Fidelity develops investment app for Google Glass

Fidelity develops investment app for Google Glass
By Michael B. Farrell |  GLOBE STAFF     AUGUST 13, 2013

Fidelity’s app allows Google Glass wearers to see quotes of major stock indexes after the market closes.

Fidelity Investments has created one of the first investment apps for use with Google Glass, the small wearable computer from search giant Google Inc.

The app has a modest first goal: allowing Google Glass wearers to see quotes of major stock indexes after the market closes.

Eventually, however, the app could be used by Fidelity customers to perform more complex tasks such as looking up stock quotes and getting alerts about companies in their portfolios.

“We expect that this whole area of wearables will develop rapidly,” said Sean Belka, senior vice president and director of the Fidelity Center for Applied Technology. “If that’s where our customers are going, that’s where we want to be.”

Google Glass lets wearers view the Web through a tiny transparent rectangle mounted to the frame of glasses. It can also be used to take pictures, record videos, and look up directions, and is controlled by voice commands and hand gestures.

For now, the giant investment house is just beginning to experiment with Glass. It is seeking feedback from investors and early adopters to improve the app in anticipation that Glass and other wearable Internet-connected devices such as watches will gain traction with the public.

Also on Monday, Fidelity launched a Web portal for its research center, Fidelitylabs.com, to showcase its new technology and invite customers to comment on its latest innovations.

“Some of the ideas we explore are aspirational and may still be years away from everyday use,” said Hadley Stern, vice president of Fidelity Labs. “Others may be just around the corner.”

As for Google Glass, it’s still early days.
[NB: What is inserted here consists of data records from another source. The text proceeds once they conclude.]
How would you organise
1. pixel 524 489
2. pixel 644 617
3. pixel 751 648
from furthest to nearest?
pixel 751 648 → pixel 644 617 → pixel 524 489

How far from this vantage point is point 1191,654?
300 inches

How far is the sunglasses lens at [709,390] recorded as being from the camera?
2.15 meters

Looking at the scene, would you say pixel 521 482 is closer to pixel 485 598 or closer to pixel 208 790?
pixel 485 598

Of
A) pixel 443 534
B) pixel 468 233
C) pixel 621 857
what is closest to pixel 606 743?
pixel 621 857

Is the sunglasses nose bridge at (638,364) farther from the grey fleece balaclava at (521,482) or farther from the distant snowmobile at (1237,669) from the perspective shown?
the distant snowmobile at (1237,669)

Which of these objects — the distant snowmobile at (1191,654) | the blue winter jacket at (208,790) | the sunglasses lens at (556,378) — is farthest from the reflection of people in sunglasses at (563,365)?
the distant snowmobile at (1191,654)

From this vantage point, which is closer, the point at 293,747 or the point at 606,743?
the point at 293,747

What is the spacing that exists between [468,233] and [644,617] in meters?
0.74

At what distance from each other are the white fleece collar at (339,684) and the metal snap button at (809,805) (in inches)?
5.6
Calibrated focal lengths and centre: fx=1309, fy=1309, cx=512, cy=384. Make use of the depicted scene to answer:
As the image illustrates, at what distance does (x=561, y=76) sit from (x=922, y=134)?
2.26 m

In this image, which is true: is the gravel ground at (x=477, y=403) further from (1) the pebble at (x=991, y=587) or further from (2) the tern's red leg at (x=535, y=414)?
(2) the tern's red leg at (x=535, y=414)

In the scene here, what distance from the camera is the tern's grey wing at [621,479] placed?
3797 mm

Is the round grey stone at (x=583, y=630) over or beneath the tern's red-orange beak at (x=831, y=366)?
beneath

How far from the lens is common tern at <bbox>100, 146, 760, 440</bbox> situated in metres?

Google has made the glasses available on a limited basis through a pilot program, with Fidelity and other organizations getting them through a developer project.

Google wouldn’t say exactly how many glasses it has made available. But earlier this year, it began distributing about 10,000 pairs to people and organizations that won a chance to pay $1,500 for them through its “explorers” program for testers.

It makes sense for Fidelity to be out front on technology for Google Glass, said Angela McIntyre, an analyst at Gartner Inc.

The type of consumers that Glass will attract are people who can afford cutting-edge technology and crave constant updates on information such as stock prices.

“It’s a core target audience for Google and also for Fidelity,” said McIntyre.

What’s more, she said, many big companies are seeking the tech cachet that comes with developing Glass apps, known as Glassware, while few people have access to the technology.

Many of the biggest names on the Web, including Facebook Inc. and Twitter Inc., have developed applications for Glass, and traditional media companies such as The New York Times and CNN have also released products for the new devices.

Fidelity is the first large investment firm to develop a Glassware application.

While the Boston firm is best known as one of the country’s biggest investment houses, in many ways it is also one of the area’s largest tech companies with thousands of employees focused on technology.

The firm was also an early investor in Google and has invested heavily in other tech firms such as Facebook.

“Clearly our job one is helping our investors,” said Belka. “But to do that requires a lot of technological innovation.”